→ **PROVIDED DATA**
'''
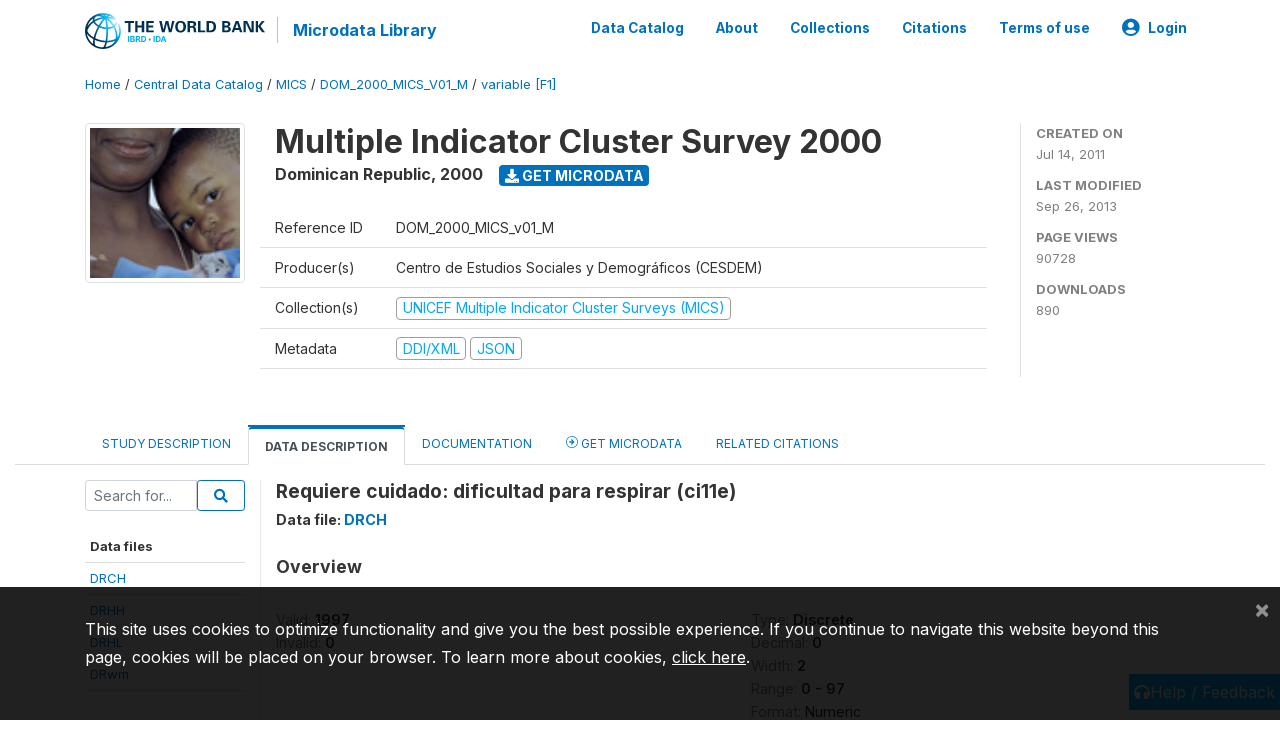

--- FILE ---
content_type: application/javascript; charset=utf-8
request_url: https://by2.uservoice.com/t2/136660/web/track.js?_=1769758109249&s=0&c=__uvSessionData0&d=eyJlIjp7InUiOiJodHRwczovL21pY3JvZGF0YS53b3JsZGJhbmsub3JnL2luZGV4LnBocC9jYXRhbG9nLzY4NC92YXJpYWJsZS9GMS9WNjk%2FbmFtZT1jaTExZSIsInIiOiIifX0%3D
body_size: 22
content:
__uvSessionData0({"uvts":"2b0e0959-d7dc-4186-51e2-de8d661f0d1d"});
'''
→ **TASK STATEMENT**
The data above should be returned in full, exactly as written, apart from its images.

→ **SOLUTION BELOW**
--- FILE ---
content_type: application/javascript; charset=utf-8
request_url: https://by2.uservoice.com/t2/136660/web/track.js?_=1769758109249&s=0&c=__uvSessionData0&d=eyJlIjp7InUiOiJodHRwczovL21pY3JvZGF0YS53b3JsZGJhbmsub3JnL2luZGV4LnBocC9jYXRhbG9nLzY4NC92YXJpYWJsZS9GMS9WNjk%2FbmFtZT1jaTExZSIsInIiOiIifX0%3D
body_size: 22
content:
__uvSessionData0({"uvts":"2b0e0959-d7dc-4186-51e2-de8d661f0d1d"});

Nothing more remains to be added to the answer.